== Data excerpts ==
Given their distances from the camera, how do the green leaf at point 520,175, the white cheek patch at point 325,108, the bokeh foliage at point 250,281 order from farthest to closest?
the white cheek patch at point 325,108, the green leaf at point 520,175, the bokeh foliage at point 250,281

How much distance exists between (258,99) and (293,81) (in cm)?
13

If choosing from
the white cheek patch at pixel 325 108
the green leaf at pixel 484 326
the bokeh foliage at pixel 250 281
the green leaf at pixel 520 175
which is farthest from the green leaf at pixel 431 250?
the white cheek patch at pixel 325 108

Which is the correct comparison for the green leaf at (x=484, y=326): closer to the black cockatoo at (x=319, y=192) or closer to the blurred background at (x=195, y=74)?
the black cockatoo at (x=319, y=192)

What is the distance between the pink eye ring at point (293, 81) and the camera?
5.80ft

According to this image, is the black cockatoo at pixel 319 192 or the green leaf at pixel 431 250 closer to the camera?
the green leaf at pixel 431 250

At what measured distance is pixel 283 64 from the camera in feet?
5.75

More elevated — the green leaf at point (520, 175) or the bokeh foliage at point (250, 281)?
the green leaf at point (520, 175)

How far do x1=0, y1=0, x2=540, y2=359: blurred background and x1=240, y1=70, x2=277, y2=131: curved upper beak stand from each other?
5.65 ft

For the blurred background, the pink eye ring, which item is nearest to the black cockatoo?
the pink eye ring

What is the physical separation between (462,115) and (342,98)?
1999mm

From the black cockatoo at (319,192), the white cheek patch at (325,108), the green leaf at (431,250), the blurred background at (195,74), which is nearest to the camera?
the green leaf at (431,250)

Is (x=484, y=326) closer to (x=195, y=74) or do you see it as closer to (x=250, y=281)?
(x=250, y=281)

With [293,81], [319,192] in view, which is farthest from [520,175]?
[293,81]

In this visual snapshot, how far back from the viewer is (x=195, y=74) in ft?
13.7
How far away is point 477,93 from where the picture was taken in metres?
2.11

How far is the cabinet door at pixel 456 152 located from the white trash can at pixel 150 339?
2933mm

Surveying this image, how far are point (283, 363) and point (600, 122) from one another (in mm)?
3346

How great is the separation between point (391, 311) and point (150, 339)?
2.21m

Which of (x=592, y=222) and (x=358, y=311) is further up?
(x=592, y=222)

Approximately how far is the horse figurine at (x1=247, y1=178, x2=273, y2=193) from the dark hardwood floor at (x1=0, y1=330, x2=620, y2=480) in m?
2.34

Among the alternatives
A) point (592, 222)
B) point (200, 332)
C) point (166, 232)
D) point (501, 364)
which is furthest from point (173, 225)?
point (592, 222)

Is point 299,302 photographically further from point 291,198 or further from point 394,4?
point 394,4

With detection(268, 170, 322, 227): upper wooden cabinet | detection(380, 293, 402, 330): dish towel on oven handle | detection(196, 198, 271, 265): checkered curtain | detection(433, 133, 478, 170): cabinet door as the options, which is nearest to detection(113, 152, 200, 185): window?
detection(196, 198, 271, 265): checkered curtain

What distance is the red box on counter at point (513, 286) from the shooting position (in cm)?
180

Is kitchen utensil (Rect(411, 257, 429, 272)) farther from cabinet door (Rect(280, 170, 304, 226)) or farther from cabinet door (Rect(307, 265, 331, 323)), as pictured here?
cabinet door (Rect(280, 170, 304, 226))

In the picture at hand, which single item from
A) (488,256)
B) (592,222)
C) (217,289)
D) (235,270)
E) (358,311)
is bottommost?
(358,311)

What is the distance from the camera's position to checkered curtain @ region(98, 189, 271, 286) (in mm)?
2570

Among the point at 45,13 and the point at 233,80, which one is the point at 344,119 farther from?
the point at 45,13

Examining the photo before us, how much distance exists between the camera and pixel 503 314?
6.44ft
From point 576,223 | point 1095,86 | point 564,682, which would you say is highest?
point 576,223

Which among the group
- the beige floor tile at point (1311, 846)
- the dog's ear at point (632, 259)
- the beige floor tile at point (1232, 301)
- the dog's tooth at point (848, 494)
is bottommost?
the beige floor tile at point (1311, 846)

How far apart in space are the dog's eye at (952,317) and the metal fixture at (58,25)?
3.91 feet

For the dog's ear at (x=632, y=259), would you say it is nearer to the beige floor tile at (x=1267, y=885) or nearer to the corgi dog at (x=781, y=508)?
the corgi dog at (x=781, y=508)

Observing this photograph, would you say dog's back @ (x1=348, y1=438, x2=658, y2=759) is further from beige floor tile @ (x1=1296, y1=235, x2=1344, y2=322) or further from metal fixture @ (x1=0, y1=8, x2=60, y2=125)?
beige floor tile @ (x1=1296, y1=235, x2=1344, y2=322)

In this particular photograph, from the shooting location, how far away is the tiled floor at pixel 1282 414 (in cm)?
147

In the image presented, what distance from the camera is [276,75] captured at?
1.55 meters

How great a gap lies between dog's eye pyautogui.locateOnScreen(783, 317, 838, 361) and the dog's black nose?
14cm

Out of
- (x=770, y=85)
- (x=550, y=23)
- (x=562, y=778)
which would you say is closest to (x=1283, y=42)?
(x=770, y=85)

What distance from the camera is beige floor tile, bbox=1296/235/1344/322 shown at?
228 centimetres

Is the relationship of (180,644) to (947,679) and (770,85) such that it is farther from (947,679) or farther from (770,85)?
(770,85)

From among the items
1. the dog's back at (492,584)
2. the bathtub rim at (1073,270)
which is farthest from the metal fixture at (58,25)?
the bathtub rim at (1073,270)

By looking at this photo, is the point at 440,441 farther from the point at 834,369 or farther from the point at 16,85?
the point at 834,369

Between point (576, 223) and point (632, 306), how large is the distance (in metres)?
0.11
===
The answer consists only of the lines from the one containing "In this particular" to the end of the records, each written out exactly.

- Correct answer
In this particular photograph, from the shooting location, how far away is the tiled floor at pixel 1282 414 (in cm)?
147

In the image presented, what distance from the camera is [276,75] captured at?
1.55 meters

How great a gap lies between dog's eye pyautogui.locateOnScreen(783, 317, 838, 361) and the dog's black nose?
14cm

Out of
- (x=770, y=85)
- (x=550, y=23)
- (x=562, y=778)
which would you say is closest to (x=1283, y=42)?
(x=770, y=85)

What distance from the camera is beige floor tile, bbox=1296/235/1344/322 shown at?
228 centimetres

Is the relationship of (180,644) to (947,679) and (770,85) such that it is farther from (947,679) or farther from (770,85)?
(770,85)

From among the items
1. the dog's back at (492,584)
2. the bathtub rim at (1073,270)
which is farthest from the metal fixture at (58,25)?
the bathtub rim at (1073,270)

By looking at this photo, is the point at 440,441 farther from the point at 834,369 or farther from the point at 16,85?
the point at 834,369

Between point (576, 223) and point (632, 306), how large is the distance (in metres)?
0.11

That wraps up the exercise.